The Board has announced on 11.05.2017 that it decided to initiate an investigation against OMV Petrol Ofisi A.Ş., Milan Petrol San. Tic. A.Ş., and TP Petrol Dağıtım A.Ş. upon an annulment decision of the Council of State. The court has annulled the decision of the Board dated 2009, and therefore triggered opening of an investigation.
What happened in 2009?
In 2009, the Board received claims against the petroleum distributors, which triggered opening of a preliminary inquiry. The main claims were that the petroleum distributors restricted the LPG dealers’ ability to work with other competitors based on their usufruct rights.
As is known, after the Petroleum Sector Report issued in 2008, the usufructs in the sector has come to the spotlight. The main claim on the issue was that, like the famous Repsol Case of the EU Commission, such long-term agreements (i.e. usufructs, registered lease and sub-lease agreements etc.) entered into force in parallel with the distributorship agreements, and mainly within the scope of which the parties are generally the same (i.e. the dealers and distributors), are to by-pass the competition rules, especially the non-compete obligations, which cannot exceed 5 years as per the block exemption regarding vertical agreements. The Council of State supported this stance in its famous Total-Akdağ case in 2009 and held that such long-term agreements, which are directly or indirectly prolonging the maximum 5-year term non-compete period, are null and void, and that the Competition Board should take necessary steps to act in such cases. The Competition Authority therefore announced in its web page that it was to consider the Council of State’s approach and declare such agreements null and void on a case-by-case basis. However, even though the Board was eager to apply this approach relating to the petroleum sector, it was reluctant to apply this for the LPG sector. Therefore, the Board held in 2009 that it is a rare fact that a petroleum dealer distributes LPG from a different distributor brand for the same station, and that it is also understandable from the distributor’s perspective that the same dealer only distributes a single distributor’s brand, which is also appropriate both for corporate identity and security. Therefore, the Board held that the agreements are in line with the competition rules without examining the usufructs and their effect in LPG dealership contracts on a case-by-case basis.

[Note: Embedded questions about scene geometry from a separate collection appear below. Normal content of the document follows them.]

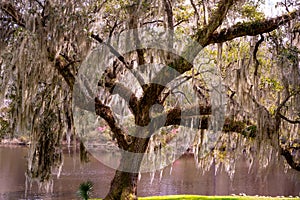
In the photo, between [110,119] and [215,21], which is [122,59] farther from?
[215,21]

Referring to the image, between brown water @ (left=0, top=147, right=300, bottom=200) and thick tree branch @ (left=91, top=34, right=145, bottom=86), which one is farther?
brown water @ (left=0, top=147, right=300, bottom=200)

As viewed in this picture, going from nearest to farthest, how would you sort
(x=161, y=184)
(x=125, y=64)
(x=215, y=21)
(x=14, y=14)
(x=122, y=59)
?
(x=14, y=14) → (x=215, y=21) → (x=122, y=59) → (x=125, y=64) → (x=161, y=184)

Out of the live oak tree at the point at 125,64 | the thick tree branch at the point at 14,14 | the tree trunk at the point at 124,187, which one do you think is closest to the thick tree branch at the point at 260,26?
the live oak tree at the point at 125,64

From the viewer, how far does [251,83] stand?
685 centimetres

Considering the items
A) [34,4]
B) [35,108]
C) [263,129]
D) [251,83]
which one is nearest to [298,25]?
[251,83]

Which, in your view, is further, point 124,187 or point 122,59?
point 122,59

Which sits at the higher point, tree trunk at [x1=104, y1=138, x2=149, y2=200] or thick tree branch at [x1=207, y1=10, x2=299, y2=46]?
thick tree branch at [x1=207, y1=10, x2=299, y2=46]

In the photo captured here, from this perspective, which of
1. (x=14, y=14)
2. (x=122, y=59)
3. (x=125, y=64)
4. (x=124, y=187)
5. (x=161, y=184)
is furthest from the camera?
(x=161, y=184)

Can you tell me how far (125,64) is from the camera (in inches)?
272

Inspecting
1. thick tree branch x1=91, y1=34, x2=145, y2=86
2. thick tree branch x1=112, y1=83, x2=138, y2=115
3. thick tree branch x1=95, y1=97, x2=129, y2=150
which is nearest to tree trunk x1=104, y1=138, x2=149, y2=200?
thick tree branch x1=95, y1=97, x2=129, y2=150

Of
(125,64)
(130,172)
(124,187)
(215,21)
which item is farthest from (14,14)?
(124,187)

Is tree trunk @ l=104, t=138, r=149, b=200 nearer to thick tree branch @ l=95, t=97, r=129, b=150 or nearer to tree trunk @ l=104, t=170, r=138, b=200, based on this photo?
tree trunk @ l=104, t=170, r=138, b=200

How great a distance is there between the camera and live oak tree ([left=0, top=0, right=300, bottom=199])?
18.6 feet

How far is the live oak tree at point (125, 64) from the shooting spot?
5.68m
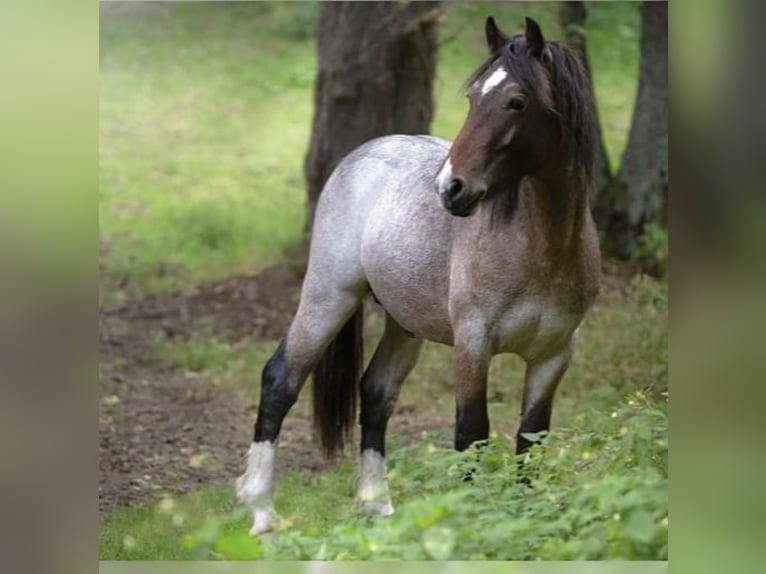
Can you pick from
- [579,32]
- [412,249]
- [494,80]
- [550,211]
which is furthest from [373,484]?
[579,32]

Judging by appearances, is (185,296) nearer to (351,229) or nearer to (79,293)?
(351,229)

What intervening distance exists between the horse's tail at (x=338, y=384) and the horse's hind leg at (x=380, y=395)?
74 millimetres

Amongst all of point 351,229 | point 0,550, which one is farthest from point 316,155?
point 0,550

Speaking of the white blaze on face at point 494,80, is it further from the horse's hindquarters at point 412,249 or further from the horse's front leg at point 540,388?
the horse's front leg at point 540,388

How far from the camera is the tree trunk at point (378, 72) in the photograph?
679 centimetres

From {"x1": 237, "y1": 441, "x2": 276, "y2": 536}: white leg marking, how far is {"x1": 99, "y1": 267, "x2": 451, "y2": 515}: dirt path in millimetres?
577

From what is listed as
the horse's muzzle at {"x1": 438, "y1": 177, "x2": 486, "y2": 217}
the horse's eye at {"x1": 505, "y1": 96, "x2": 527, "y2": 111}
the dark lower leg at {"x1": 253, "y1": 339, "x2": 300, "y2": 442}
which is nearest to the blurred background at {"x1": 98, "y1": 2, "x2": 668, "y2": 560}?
the dark lower leg at {"x1": 253, "y1": 339, "x2": 300, "y2": 442}

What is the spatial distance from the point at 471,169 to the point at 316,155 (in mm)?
3569

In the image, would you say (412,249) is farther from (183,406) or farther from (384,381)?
(183,406)

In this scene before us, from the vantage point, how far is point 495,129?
11.8ft

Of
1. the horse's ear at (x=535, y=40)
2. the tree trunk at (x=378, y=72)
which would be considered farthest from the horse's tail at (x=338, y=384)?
the tree trunk at (x=378, y=72)

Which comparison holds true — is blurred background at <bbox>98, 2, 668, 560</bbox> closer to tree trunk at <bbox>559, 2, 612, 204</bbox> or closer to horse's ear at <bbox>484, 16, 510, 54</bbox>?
tree trunk at <bbox>559, 2, 612, 204</bbox>

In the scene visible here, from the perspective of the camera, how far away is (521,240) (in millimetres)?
3838

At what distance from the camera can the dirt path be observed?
5.30m
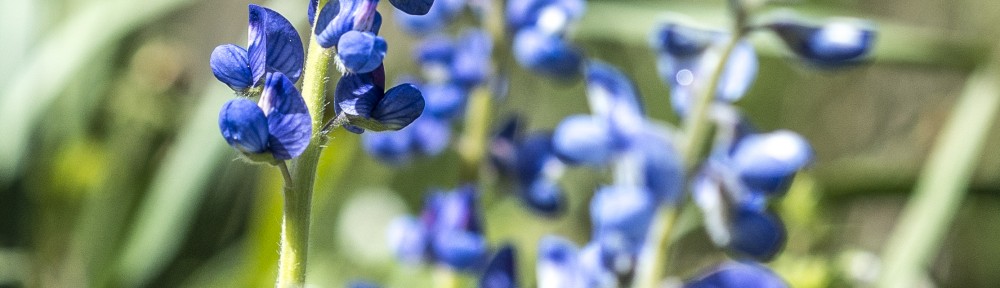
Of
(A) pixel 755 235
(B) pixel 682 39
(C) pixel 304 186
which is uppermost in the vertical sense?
(B) pixel 682 39

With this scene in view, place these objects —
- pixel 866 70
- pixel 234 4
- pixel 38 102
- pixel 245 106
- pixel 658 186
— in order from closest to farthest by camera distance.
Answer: pixel 245 106
pixel 658 186
pixel 38 102
pixel 866 70
pixel 234 4

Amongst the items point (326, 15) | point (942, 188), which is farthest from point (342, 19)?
point (942, 188)

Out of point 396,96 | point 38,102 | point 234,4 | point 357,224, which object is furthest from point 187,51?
point 396,96

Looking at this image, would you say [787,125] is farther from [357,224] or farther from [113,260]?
[113,260]

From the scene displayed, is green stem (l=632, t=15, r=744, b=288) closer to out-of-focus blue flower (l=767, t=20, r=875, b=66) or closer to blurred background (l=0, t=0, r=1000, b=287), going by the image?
out-of-focus blue flower (l=767, t=20, r=875, b=66)

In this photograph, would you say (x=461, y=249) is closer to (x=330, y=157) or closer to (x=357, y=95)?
(x=330, y=157)

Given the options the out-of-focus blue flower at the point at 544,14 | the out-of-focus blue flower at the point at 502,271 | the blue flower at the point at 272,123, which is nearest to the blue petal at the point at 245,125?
the blue flower at the point at 272,123
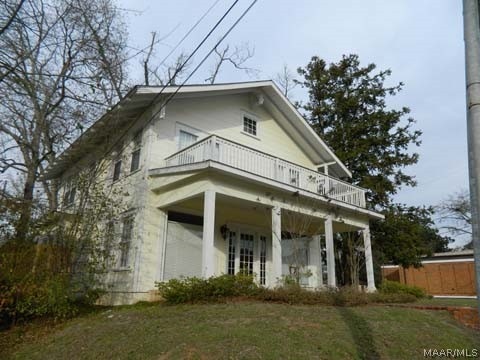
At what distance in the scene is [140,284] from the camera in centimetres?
1036

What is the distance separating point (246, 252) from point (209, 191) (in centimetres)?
496

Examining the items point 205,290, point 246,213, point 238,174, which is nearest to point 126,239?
point 205,290

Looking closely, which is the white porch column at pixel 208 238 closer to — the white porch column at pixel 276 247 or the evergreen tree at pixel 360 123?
the white porch column at pixel 276 247

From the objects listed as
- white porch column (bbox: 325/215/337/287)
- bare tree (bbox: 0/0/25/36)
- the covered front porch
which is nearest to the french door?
the covered front porch

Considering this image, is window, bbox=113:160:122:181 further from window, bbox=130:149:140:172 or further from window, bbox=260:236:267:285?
window, bbox=260:236:267:285

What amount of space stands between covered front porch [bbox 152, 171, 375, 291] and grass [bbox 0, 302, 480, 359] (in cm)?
216

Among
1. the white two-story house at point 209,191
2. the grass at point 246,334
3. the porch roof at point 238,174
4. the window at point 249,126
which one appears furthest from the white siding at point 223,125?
the grass at point 246,334

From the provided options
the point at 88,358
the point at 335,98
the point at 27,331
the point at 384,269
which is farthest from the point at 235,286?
the point at 384,269

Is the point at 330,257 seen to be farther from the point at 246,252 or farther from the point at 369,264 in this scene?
the point at 246,252

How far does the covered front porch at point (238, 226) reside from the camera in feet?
33.6

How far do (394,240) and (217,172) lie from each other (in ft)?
42.8

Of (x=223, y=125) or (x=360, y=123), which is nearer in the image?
(x=223, y=125)

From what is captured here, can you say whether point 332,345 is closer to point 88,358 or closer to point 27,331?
point 88,358

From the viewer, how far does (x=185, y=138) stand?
12711 millimetres
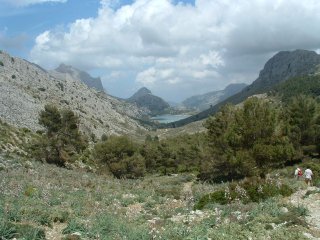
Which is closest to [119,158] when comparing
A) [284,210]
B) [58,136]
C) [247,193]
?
[58,136]

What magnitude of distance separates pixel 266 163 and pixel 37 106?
293ft

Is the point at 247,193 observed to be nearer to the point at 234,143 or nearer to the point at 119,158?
the point at 234,143

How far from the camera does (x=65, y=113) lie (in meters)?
73.1

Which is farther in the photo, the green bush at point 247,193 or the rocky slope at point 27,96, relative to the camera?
the rocky slope at point 27,96

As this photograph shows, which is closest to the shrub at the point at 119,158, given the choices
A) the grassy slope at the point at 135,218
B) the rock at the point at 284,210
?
the grassy slope at the point at 135,218

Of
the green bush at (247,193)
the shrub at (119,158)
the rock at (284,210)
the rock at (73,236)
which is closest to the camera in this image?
the rock at (73,236)

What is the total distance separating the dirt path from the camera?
1873 centimetres

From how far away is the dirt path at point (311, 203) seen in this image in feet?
61.5

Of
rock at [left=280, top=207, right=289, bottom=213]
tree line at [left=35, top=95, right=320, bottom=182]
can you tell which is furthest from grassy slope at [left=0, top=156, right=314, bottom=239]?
tree line at [left=35, top=95, right=320, bottom=182]

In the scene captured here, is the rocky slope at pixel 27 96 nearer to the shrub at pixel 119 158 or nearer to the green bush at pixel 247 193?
the shrub at pixel 119 158

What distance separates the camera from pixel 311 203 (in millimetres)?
23500

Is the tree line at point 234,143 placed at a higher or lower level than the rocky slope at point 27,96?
lower

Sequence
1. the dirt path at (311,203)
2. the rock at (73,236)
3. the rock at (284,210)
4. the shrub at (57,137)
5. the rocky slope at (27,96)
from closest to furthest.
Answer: the rock at (73,236), the dirt path at (311,203), the rock at (284,210), the shrub at (57,137), the rocky slope at (27,96)

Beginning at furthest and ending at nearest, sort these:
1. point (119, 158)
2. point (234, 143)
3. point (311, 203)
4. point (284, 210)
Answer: point (119, 158) → point (234, 143) → point (311, 203) → point (284, 210)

The Council of State Decision
The Council of State held that the Board held a decision without providing sufficient information and proof, and therefore it had to initiate an investigation. Therefore, the Board has initiated an investigation against three undertakings.
It is important to note that there is no decision of the Board on fining the distributors due to usufructs or similar agreements that are used for prolonging non-compete obligations to this day. The Board generally orders the relevant distributors to remove the relevant registered lease or usufructs from the registry, and not to prolong the non-compete obligations by any direct or indirect means, and warns that an investigation is to be opened otherwise. Therefore, it appears likely that the Board would inform the undertakings in the case that it determines case-specific practices and order them to stop similar practices, as it did so to this day. We will be following up the process.
We consider that the Council of State decision clearly puts forward that the Board should not hesitate to intervene in the LPG dealership contracts and usufructs or similar agreements in line with the petroleum sector contracts.
In an additional note, we should also criticize the fact that a single decision of the Council of State (as a first instance court) on the lawsuit has lasted more than 5 years, which is not acceptable for a state of law considering the right to fair trial, especially considering the dropping petroleum prices and therefore LPG stations’ popularity within this period.